(57b) CO2-Assisted Oxidative Dehydrogenation of Alkanes on Supported Mo2c Catalysts

Conventional methods for light olefin production, such as steam cracking or dehydrogenation, are energetically expensive. Oxidative dehydrogenation (ODH) of light alkanes is a suitable alternative, though unselective overoxidation limits its use. Using CO₂ as an oxidant in ODH suppresses the over oxidation of products, improving product selectivity. Design of suitable catalysts with high activity and selectivity and resistance to coking pose challenges in the application of this process. Molybdenum carbide (Mo₂C) is a potential candidate for CO₂-ODH due to its high activity for CO₂ activation and alkane dehydrogenation. The catalytic performance of Mo₂C is dependent on pre-treatment methods, reaction conditions, and the support and promoters used. The addition of support materials influences the acid and base prop­erties of the catalyst surface, which can affect CO₂ and alkane activation.
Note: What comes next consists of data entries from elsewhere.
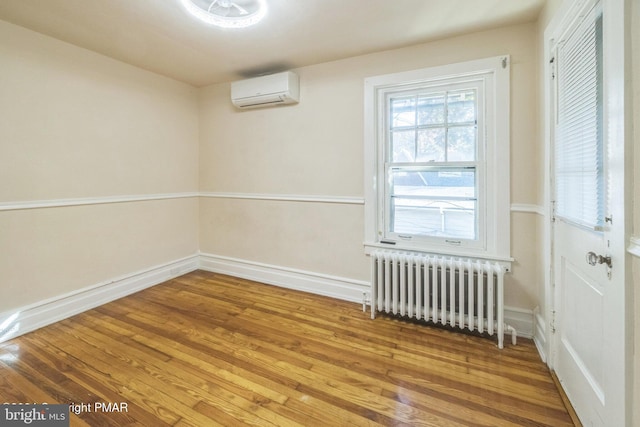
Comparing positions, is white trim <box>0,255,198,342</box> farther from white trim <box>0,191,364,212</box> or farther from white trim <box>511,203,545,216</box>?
white trim <box>511,203,545,216</box>

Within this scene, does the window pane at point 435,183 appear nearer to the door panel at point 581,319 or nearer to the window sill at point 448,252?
the window sill at point 448,252

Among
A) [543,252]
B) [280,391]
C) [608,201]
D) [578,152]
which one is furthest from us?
[543,252]

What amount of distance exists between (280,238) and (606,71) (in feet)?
9.37

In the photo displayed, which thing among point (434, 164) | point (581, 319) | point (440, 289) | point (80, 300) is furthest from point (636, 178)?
point (80, 300)

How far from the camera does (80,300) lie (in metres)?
2.65

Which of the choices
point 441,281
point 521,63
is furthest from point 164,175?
point 521,63

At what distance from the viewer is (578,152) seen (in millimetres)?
1462

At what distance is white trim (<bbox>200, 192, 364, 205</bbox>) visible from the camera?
2859 millimetres

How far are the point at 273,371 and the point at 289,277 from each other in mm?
1458

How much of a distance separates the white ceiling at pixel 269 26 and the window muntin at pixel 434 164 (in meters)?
0.50

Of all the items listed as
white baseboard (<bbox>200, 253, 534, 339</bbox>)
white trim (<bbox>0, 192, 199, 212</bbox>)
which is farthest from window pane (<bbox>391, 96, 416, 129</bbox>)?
white trim (<bbox>0, 192, 199, 212</bbox>)

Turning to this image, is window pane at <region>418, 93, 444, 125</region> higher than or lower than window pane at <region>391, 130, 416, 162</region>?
higher

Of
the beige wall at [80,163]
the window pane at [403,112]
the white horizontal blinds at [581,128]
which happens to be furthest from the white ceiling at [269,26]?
the white horizontal blinds at [581,128]

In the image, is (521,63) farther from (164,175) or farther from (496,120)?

This work investigates CO₂-assisted ODH of ethane (C₂H₆) over Mo₂C and supported Mo₂C catalysts. Among various supports, SBA-15, a silica-based ordered mesoporous material, shows better activity, arguably due to the higher specific surface area, large pore diameters and low surface acidity. Unsupported and supported Mo₂C catalysts are synthesized and the role of the carburization process is investigated. The catalysts are characterized using standard techniques. CO₂-assisted C₂H₆ ODH is studied on bare (without pre-treatment) and CO₂ pre-treated catalyst surfaces. The better activity of CO₂ pre-treated catalysts indicates that an optimum oxygen coverage or an oxy-carbide surface is required for C₂H₆ and CO₂ activation on Mo₂C catalysts. The SBA-15 supported Mo₂C catalyst showed higher conversion, better stability and significant selectivity to ethylene. Detailed kinetic measurements are carried out and the role of temperatures, reactant partial pressures and co-reactants is investigated. Furthermore, mechanistic details will be analyzed with the help of operando spectroscopy and transient analyses under CO₂-ODH conditions.